# Citizen Antimag 4800 Straight From The Post



## marillion2 (Jan 11, 2009)

My new purchase / toy arrived this morning, Citizen Antimag 4800, won off the b*y over the weekend, here are some pics before cleaning.


----------



## Kutusov (Apr 19, 2010)

That's very nice, love that crown and the GMT yellow hand!

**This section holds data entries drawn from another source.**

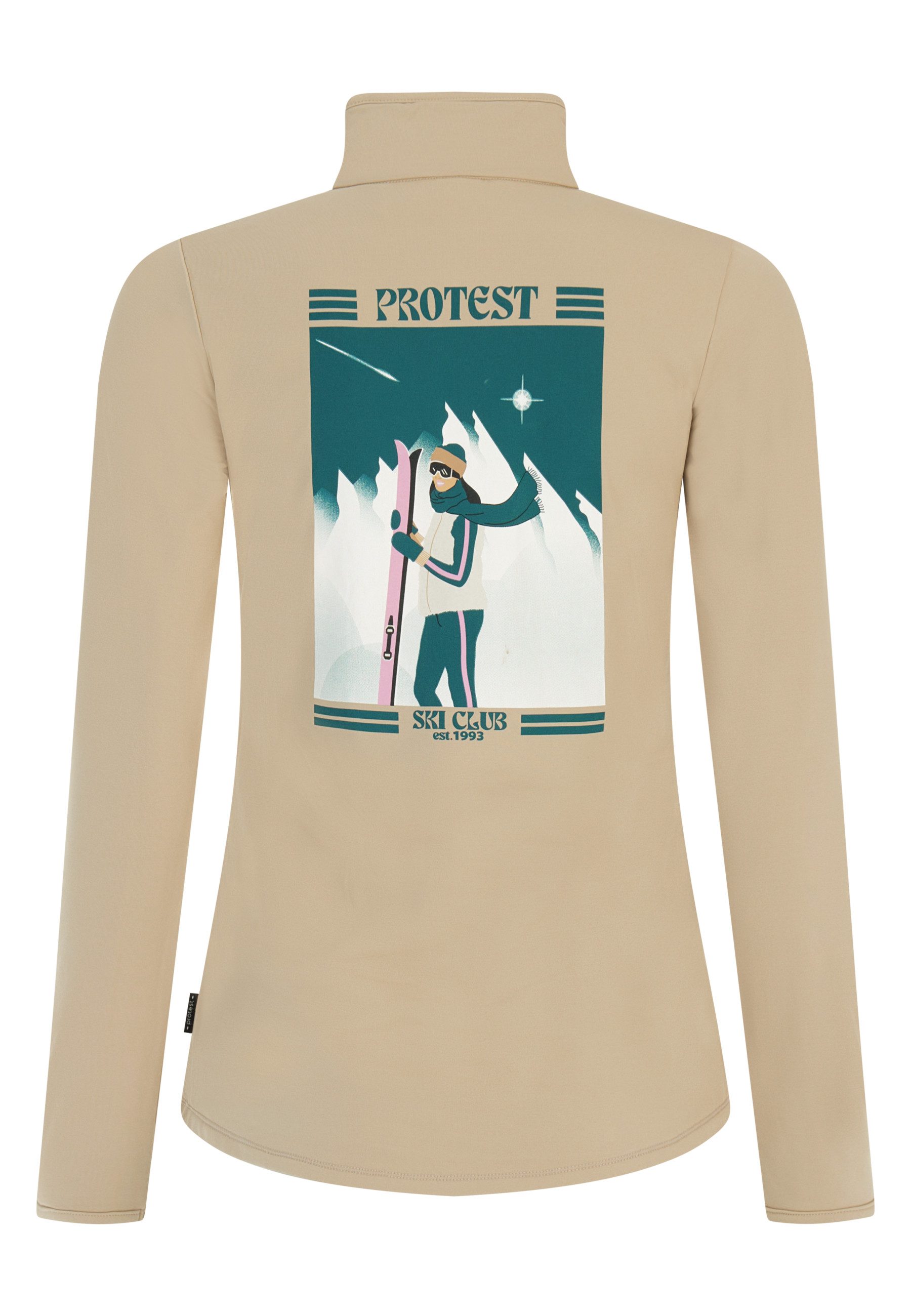 Protest Longpullover PRTGentle (1-tlg)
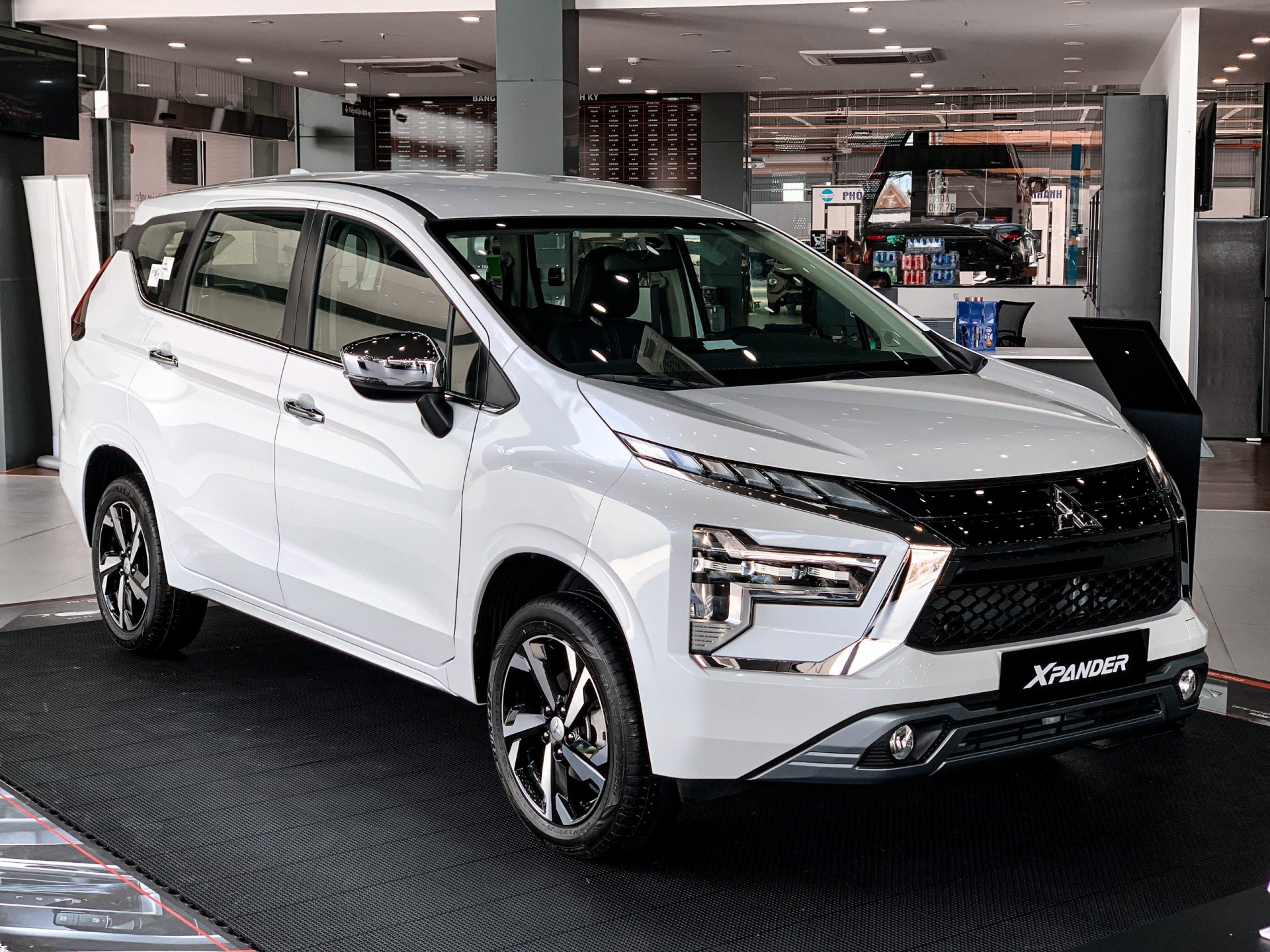 Mitsubishi Xpander
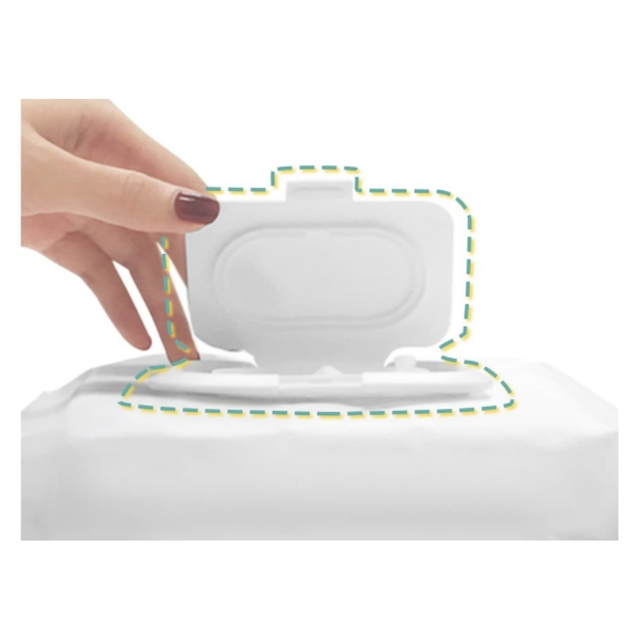 High Quality Factory Direct Sale Plastic Injection Wipes Cover Mould Manufacturer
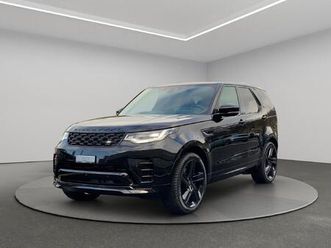 land rover discovery 3.0 d i6 350 dynamic se
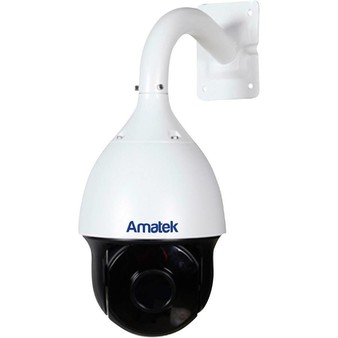 AC‐I2012PTZ22H Amatek Скоростная поворотная IP-видеокамера ( 4.7-103.4 мм (×22) с АРД), ИК , 2Мп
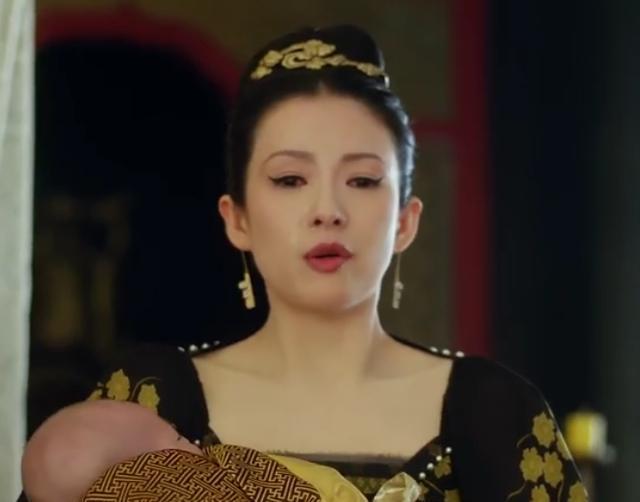 上阳赋皇帝子隆和王皇后为什么不让他们的儿子马静当皇帝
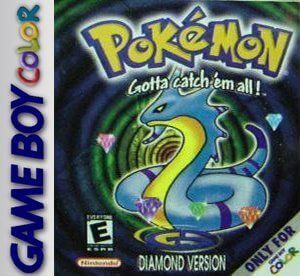 Pokémon Diamond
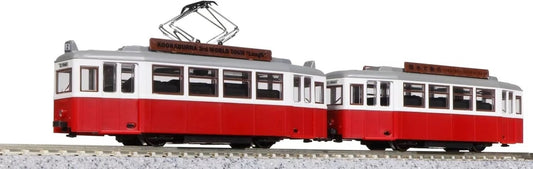 Kato - N My Tram Classic Red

I would put it on leather or heavy duty nylon though.

The glass is a bit dirty, almost like it has been in the sea and the owner forgot to rinse it with fresh water.

Would love to see the after pics!! :thumbsup:


----------



## marillion2 (Jan 11, 2009)

Thanks Kutusov, I will get some follow ups on asap, I like the solid case, it gives it a good sturdy feel, it's not unlike the Citizen Ray Mears, of Bushcraft fame used in one of his series, his was on a Kevlar NATO style strap! :thumbup:


----------



## Kutusov (Apr 19, 2010)

marillion2 said:


> Thanks Kutusov, I will get some follow ups on asap, I like the solid case, it gives it a good sturdy feel, it's not unlike the Citizen Ray Mears, of Bushcraft fame used in one of his series, his was on a Kevlar NATO style strap! :thumbup:


Kevlar sounds good although I'm not especially hot on NATOs... but a two piece strap? Definitely yes!


----------